Nobel Peace Prize laureate Malala Yousafzai poses for photographs. (Reuters)

Nobel Peace Prize laureate Malala Yousafzai poses for photographs. (Reuters)

The bill requires the US Agency for International Development to award at least 50 per cent of scholarships under a Pakistan-based higher education scholarship programme to Pakistani women, from 2020 to 2022, across a range of academic disciplines.

The US Congress has passed the 'Malala Yousafzai Scholarship Act' which will expand the number of scholarships available to Pakistani women to receive higher education under a merit and needs-based programme. Passed by the House of Representatives in March 2020, the bill was passed by the United States Senate by a voice vote on January 1. The bill now heads to the White House for US President Donald Trump to sign into law.

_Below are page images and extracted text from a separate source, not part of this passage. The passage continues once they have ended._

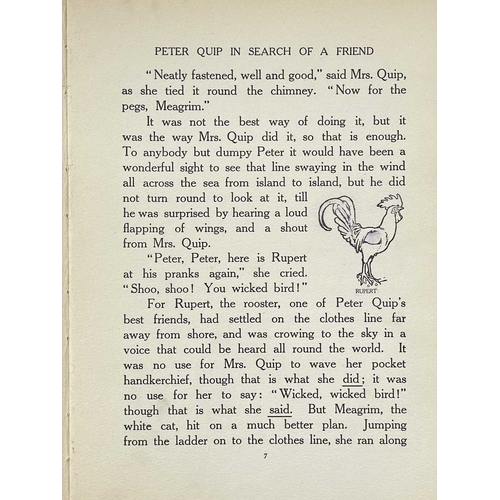 PETER QUIP IN SEARCH OF A FRIEND

"Neatly fastened, well and good," said Mrs. Quip, as she tied it round the chimney. "Now for the pegs, Meagrim."

It was not the best way of doing it, but it was the way Mrs. Quip did it, so that is enough. To anybody but dumpy Peter it would have been a wonderful sight to see that line swaying in the wind all across the sea from island to island, but he did not turn round to look at it, till he was surprised by hearing a loud flapping of wings, and a shout from Mrs. Quip.

"Peter, Peter, here is Rupert at his pranks again," she cried. "Shoo, shoo! You wicked bird!"

RUPERT

For Rupert, the rooster, one of Peter Quip's best friends, had settled on the clothes line far away from shore, and was crowing to the sky in a voice that could be heard all round the world. It was no use for Mrs. Quip to wave her pocket handkerchief, though that is what she did; it was no use for her to say: "Wicked, wicked bird!" though that is what she said. But Meagrim, the white cat, hit on a much better plan. Jumping from the ladder on to the clothes line, she ran along

7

The bill requires the US Agency for International Development to award at least 50 per cent of scholarships under a Pakistan-based higher education scholarship programme to Pakistani women, from 2020 to 2022, across a range of academic disciplines and in accordance with existing eligibility criteria. The bill also requires USAID to consult with and leverage investments by the Pakistani private sector and Pakistani diaspora in the United States to improve and expand access to education programmes in Pakistan.

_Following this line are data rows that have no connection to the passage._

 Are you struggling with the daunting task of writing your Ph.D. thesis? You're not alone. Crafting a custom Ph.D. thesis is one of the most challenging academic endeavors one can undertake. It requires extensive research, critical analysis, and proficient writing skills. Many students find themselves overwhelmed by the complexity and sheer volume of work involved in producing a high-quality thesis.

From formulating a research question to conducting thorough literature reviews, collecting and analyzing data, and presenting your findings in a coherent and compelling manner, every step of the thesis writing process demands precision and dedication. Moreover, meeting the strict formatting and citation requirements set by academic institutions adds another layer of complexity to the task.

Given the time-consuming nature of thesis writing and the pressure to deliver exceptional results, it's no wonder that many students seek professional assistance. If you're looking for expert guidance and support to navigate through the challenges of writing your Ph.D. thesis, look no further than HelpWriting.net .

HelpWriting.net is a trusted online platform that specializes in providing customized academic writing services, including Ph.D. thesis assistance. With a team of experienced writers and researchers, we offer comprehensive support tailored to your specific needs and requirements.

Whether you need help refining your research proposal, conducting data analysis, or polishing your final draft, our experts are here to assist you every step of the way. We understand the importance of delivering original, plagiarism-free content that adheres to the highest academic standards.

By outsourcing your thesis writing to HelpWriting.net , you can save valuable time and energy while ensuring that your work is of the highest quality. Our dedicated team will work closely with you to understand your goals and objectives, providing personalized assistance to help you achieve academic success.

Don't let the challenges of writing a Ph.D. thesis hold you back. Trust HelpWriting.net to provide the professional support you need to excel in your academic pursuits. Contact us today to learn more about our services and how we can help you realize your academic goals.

Among other thing, it requires USAID to brief Congress annually on the number of scholarships awarded under the programme, including breakdowns by gender, discipline, and degree type; the percentage of recipients who were involuntarily pushed out of the programme for failure to meet programme requirements; and the percentage of recipients who dropped out of school, including due to retaliation for seeking education. On October 10, 2014, Malala shared the Nobel Peace Prize with Indian children's rights activist Kailash Satyarthi for her "struggle against the suppression of children and young people and for the right of all children to education".

In October 2012, Malala was shot in the head by Pakistani Taliban on her way home from school. In late 2008, she began making the case for access to education for women and girls despite objections from the Pakistani Taliban. Since 2010, the USAID has awarded more than 6,000 scholarships for young women to receive higher education in Pakistan. The bill expands this programme.